Internet turns 25
On March 12, the internet will turn 25. More accurately, the form of internet that we know today will turn 25. Before March 1989, it was possible to transfer data between computers connected by a network. But websites, which make data more widely accessible, had not yet been developed. It was from a paper written by Tim Berners-Lee, who had been influenced by predecessors with similar ideas it must be said, that web pages first evolved.
Since then, the internet has become one of the most globally influential creations of all times. There is an ever growing number of users who trawl through millions of web pages on a daily basis. It has been rightly seen and used as a great way to set up and operate businesses. For many regular users, life without the internet has become unimaginable.
In both technological terms and the way in which we relate to it, the internet has come a long way from its humble beginnings. Its widening reach has been hailed as a reason to celebrate connectivity and accessibility to information by all. But it has also been seen as a cause for alarm, particularly by governments and other organisations that seek to limit or control information flow.
Questions about who owns this entity, and therefore must regulate it, are being frequently raised these days. Considering that in addition to all the positives, the internet is also used to perpetrate crimes and publicise what many view as ethically objectionable content, this is not surprising.
If there is one thing beyond all others that is intrinsically linked with the internet, it is the widespread dissemination and consumption of pornography. From garden variety smut to disturbing images of child abuse, everything is available online. This has left conservative governments scrambling to stop the inflow. Authorities working towards destroying, or at least limiting, access to child porn and other such content have also had an uphill battle against the absolutely enormous and constantly growing pile of data available.
While it is easy to categorise pornography as objectionable on moral and religious ground and therefore, it easy to justify its censorship, labelling other online content is less straightforward. Some of the more paranoid regimes have put up firewalls to filter and monitor everything that their citizens have access to. Websites are blocked because they are host to content deemed unfit for viewership because of religious sensitivities, political reasons or due to some misguided attempt to ‘protect the youth’.
As governments grapple with these decisions, individuals must decide on how to conduct themselves online. How much of their lives to share and what to censor. In the early days, the internet was seen as an anonymous platform. So long as you did not reveal personal details, you could go around saying and doing anything online without fear of repercussions. But in a post-Snowden world, it would only be the extremely naive who still believe this.

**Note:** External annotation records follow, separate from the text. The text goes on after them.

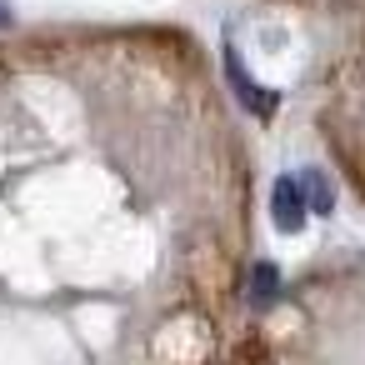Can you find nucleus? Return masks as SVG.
Wrapping results in <instances>:
<instances>
[{
	"mask_svg": "<svg viewBox=\"0 0 365 365\" xmlns=\"http://www.w3.org/2000/svg\"><path fill=\"white\" fill-rule=\"evenodd\" d=\"M270 220H275V230H285V235H295V230L310 220L300 175H280V180L270 185Z\"/></svg>",
	"mask_w": 365,
	"mask_h": 365,
	"instance_id": "1",
	"label": "nucleus"
},
{
	"mask_svg": "<svg viewBox=\"0 0 365 365\" xmlns=\"http://www.w3.org/2000/svg\"><path fill=\"white\" fill-rule=\"evenodd\" d=\"M225 76H230V86H235V96H240V106H250L255 115H270L275 110V96L260 86V81H250L245 71H240V61H235V51H225Z\"/></svg>",
	"mask_w": 365,
	"mask_h": 365,
	"instance_id": "2",
	"label": "nucleus"
},
{
	"mask_svg": "<svg viewBox=\"0 0 365 365\" xmlns=\"http://www.w3.org/2000/svg\"><path fill=\"white\" fill-rule=\"evenodd\" d=\"M300 185H305L310 215H330V210H335V190H330V180H325L320 170H300Z\"/></svg>",
	"mask_w": 365,
	"mask_h": 365,
	"instance_id": "3",
	"label": "nucleus"
},
{
	"mask_svg": "<svg viewBox=\"0 0 365 365\" xmlns=\"http://www.w3.org/2000/svg\"><path fill=\"white\" fill-rule=\"evenodd\" d=\"M275 290H280V270L270 260H255L250 265V295L255 300H275Z\"/></svg>",
	"mask_w": 365,
	"mask_h": 365,
	"instance_id": "4",
	"label": "nucleus"
},
{
	"mask_svg": "<svg viewBox=\"0 0 365 365\" xmlns=\"http://www.w3.org/2000/svg\"><path fill=\"white\" fill-rule=\"evenodd\" d=\"M11 26V6H6V0H0V31H6Z\"/></svg>",
	"mask_w": 365,
	"mask_h": 365,
	"instance_id": "5",
	"label": "nucleus"
}]
</instances>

Yet even as we have become more aware of our lack of privacy online, we have also begun to care less about it. If surveillance is the norm, then why not simply learn to live with it? Social networks certainly advocate this by inviting us all to become exhibitionists and to also monitor the activities of others.
In its 25year existence, the internet has posed us with some tough questions regarding our own behaviour and that of our governments. These are questions answers to which we will have to search long and hard for because there are some things that even Google search cannot tell us.
The writer is a business studies graduate from southern Punjab.